Extrait de page:
- - - - -
XX. (Ib. VII, 7.)
Sur le péché et le délit. —
1. Pourquoi l'Écriture, après avoir parlé du sacrifice d'un bélier pour le délit, et avoir expliqué les cérémonies de ce sacrifice, ajoute-t-elle
« Comme on fait pour le péché, ainsi fera-t-on pour le délit : il n'y a qu'une loi pour les deux? » On demande quelle est la différence entre le péché et le délit ; car s'il n'en existait aucune, certainement le texte sacré ne porterait pas : « Comme on fait pour le péché, ainsi fera-t-on pour le délit. » En effet, quoique la loi et le sacrifice qu'elle règle ne diffèrent point, puisqu'il n'y a qu'une loi pour les deux; cependant, s'il n'existait aucune différence entre ces deux choses, le délit et le péché, pour lesquels s'offre un seul et même sacrifice; si ces deux noms ne désignaient qu'une même chose, l'Écriture ne prendrait pas un soin si exact de faire voir qu'il n'y a qu'un seul sacrifice pour l'un et l'autre.
- - - - -
Données de questions de raisonnement spatial
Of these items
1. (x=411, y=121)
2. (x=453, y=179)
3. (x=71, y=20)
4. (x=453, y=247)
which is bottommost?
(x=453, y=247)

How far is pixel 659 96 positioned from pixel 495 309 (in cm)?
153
- - - - -
Consignes à suivre:
- A) Recopiez l'extrait sur le péché et le délit à partir des mots "Sur le péché" et arrêtez-vous après "l'un et l'autre.".
- B) Dans l'extrait sur le péché et le délit, de quel animal l'Écriture mentionne-t-elle le sacrifice pour le délit ?

Réponses attendues:
- A)
Sur le péché et le délit. —
1. Pourquoi l'Écriture, après avoir parlé du sacrifice d'un bélier pour le délit, et avoir expliqué les cérémonies de ce sacrifice, ajoute-t-elle
« Comme on fait pour le péché, ainsi fera-t-on pour le délit : il n'y a qu'une loi pour les deux? » On demande quelle est la différence entre le péché et le délit ; car s'il n'en existait aucune, certainement le texte sacré ne porterait pas : « Comme on fait pour le péché, ainsi fera-t-on pour le délit. » En effet, quoique la loi et le sacrifice qu'elle règle ne diffèrent point, puisqu'il n'y a qu'une loi pour les deux; cependant, s'il n'existait aucune différence entre ces deux choses, le délit et le péché, pour lesquels s'offre un seul et même sacrifice; si ces deux noms ne désignaient qu'une même chose, l'Écriture ne prendrait pas un soin si exact de faire voir qu'il n'y a qu'un seul sacrifice pour l'un et l'autre.

- B) D'un bélier.